Doch ausführen will beziehungsweise soll Hunold diese Sanierungsschritte nicht mehr. Das ist nun Sache von Hunolds altem Freund Mehdorn, der bereits jetzt dem Board of Directors von Air Berlin angehört.

Mehdorn und das Fliegen - das passt

Mehdorn und das Fliegen - für diejenigen Beobachter, die nur an die vergangenen Jahre denken, klingt das nach einer eigenartigen Konstellation. War er als Bahnchef nicht so etwas wie ein natürlicher Gegenspieler von Air Berlin? Buhlten die beiden Unternehmen nicht letztlich um dieselben Kunden?

Das stimmt, doch tatsächlich ist es für Mehdorn eine Rückkehr zu seinen Anfängen, manche werten es gar als die Erfüllung eines Traumes. "Ich wollte Pilot werden, ich war früh vom Fliegen fasziniert", sagte Mehdorn einmal. Als Kind sei er in seiner Heimatstadt Berlin oft zum Flughafen Tegel geradelt, um Starts und Landungen zu beobachten.

Und nach dem Abschluss seines Studiums begann Mehdorn nicht direkt als Bahnchef, sondern als Planungsingenieur bei den Vereinigten Flugtechnischen Werken in Bremen. Dort arbeitete er sich hoch, war später unter anderem Produktionsvorstand bei Airbus in Toulouse, Vorsitzender der Geschäftsführung der Deutschen Airbus GmbH und Vorstandsmitglied der Deutschen Aerospace AG (Dasa) - einer Vorläufergesellschaft des heutigen EADS-Luftfahrtkonzerns.

Erst 1995 endete die Zeit des bekennenden Frankophilen in der Luft- und Raumfahrtindustrie fürs Erste. Über Stationen bei der Heidelberger Druckmaschinen AG und RWE kam er 1999 zur Bahn, wo er zehn Jahre blieb.

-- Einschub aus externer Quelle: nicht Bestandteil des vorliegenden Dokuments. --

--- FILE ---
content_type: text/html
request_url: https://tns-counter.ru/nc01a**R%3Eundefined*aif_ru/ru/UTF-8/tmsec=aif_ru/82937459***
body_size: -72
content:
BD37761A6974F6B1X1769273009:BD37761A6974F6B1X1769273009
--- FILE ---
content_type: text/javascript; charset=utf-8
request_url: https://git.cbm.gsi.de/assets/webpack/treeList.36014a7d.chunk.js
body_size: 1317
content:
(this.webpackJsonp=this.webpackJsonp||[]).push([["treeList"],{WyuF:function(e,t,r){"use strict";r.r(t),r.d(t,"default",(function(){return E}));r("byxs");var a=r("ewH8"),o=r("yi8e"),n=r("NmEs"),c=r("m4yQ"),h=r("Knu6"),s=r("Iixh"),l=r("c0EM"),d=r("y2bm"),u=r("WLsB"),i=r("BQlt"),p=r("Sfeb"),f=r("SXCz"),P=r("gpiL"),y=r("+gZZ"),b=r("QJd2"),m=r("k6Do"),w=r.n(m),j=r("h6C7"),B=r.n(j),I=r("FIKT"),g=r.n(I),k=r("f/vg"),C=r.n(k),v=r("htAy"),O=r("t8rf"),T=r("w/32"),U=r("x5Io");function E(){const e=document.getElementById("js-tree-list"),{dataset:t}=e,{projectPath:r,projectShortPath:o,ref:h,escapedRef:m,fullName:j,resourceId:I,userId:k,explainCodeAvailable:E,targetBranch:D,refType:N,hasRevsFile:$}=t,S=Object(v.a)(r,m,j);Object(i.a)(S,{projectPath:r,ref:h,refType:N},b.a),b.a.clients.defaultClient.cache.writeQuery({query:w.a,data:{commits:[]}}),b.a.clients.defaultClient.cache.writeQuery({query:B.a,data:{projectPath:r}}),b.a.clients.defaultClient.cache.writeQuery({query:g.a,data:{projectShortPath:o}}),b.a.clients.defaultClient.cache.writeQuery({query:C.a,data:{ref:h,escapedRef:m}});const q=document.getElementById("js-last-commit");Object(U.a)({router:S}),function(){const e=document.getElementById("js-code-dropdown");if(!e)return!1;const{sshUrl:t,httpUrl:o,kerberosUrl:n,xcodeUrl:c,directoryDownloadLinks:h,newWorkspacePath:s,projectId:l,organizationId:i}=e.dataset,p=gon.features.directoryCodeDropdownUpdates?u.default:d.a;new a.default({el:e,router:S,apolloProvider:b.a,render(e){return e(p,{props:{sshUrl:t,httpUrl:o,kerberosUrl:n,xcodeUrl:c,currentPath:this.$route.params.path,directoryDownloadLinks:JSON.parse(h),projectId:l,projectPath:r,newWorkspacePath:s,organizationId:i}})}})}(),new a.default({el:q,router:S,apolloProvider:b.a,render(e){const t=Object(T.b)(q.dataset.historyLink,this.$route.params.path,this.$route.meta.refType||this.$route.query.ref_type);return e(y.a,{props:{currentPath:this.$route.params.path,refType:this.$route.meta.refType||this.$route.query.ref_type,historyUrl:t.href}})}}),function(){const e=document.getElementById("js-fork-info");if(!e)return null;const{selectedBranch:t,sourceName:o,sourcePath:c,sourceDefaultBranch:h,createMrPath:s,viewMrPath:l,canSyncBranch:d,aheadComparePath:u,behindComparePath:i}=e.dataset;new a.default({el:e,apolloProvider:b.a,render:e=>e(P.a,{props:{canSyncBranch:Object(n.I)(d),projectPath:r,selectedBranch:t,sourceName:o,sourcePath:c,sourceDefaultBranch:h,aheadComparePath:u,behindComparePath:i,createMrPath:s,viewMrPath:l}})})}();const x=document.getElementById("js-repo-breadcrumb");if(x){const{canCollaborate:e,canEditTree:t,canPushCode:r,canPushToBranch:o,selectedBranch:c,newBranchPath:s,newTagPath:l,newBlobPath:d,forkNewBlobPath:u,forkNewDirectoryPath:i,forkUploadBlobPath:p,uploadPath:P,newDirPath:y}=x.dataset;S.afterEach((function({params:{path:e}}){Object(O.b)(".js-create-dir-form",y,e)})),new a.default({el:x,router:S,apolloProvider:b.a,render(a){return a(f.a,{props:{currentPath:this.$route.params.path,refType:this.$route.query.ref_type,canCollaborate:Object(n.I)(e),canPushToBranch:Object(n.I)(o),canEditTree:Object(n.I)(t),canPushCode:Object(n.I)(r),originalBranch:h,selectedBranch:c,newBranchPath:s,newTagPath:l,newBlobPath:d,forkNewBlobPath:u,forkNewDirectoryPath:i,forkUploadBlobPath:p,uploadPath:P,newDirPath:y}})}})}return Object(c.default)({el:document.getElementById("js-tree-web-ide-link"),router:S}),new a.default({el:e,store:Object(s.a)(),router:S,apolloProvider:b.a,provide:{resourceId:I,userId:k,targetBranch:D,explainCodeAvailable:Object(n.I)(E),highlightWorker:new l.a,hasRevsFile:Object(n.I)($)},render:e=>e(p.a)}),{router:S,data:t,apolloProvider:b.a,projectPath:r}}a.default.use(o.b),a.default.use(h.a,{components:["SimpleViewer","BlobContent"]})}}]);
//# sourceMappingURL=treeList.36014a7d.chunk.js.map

In dieser Zeit wurde er einer der bekanntesten deutschen Manager - aber auch einer der umstrittensten. Die Zahlen des Konzerns trieb er zwar nach oben, wegen seines Sparkurses und seines Stils geriet er häufig in die Kritik - was ihm ganz gut in den Kram passte. Nicht umsonst trägt seine in Interviewform abgedruckte Biographie den Titel Diplomat wollte ich nie werden. Die breite Öffentlichkeit hat ihn vor allem noch von den Tarifstreitigkeiten mit der Gewerkschaft Deutscher Lokomotivführer (GDL) in Erinnerung: Damals lieferten sich Mehdorn und sein GDL-Gegenspieler Manfred Schnell einen monatelangen Machtkampf. Im März 2009 trat Mehdorn wegen der Vorwürfe im Zuge der Datenaffäre zurück.

Aber des Öfteren in diesen zehn Jahren hatte er die Fluggesellschaften als Vorbild für die Bahn angesehen. Zum Beispiel entwickelte er einen Plan, dort ein Preissystem analog zur Luftfahrt zu schaffen - doch damit scheiterte er.

Schon kurze Zeit nach seinem Ausstieg hatte Mehdorn übrigens ein neues Amt inne: einen Verwaltungsratsposten bei Air Berlin. Der Weg zu seinem neuen Übergangsjob war also nicht mehr weit.

Mit Agenturmaterial von dapd und Reuters.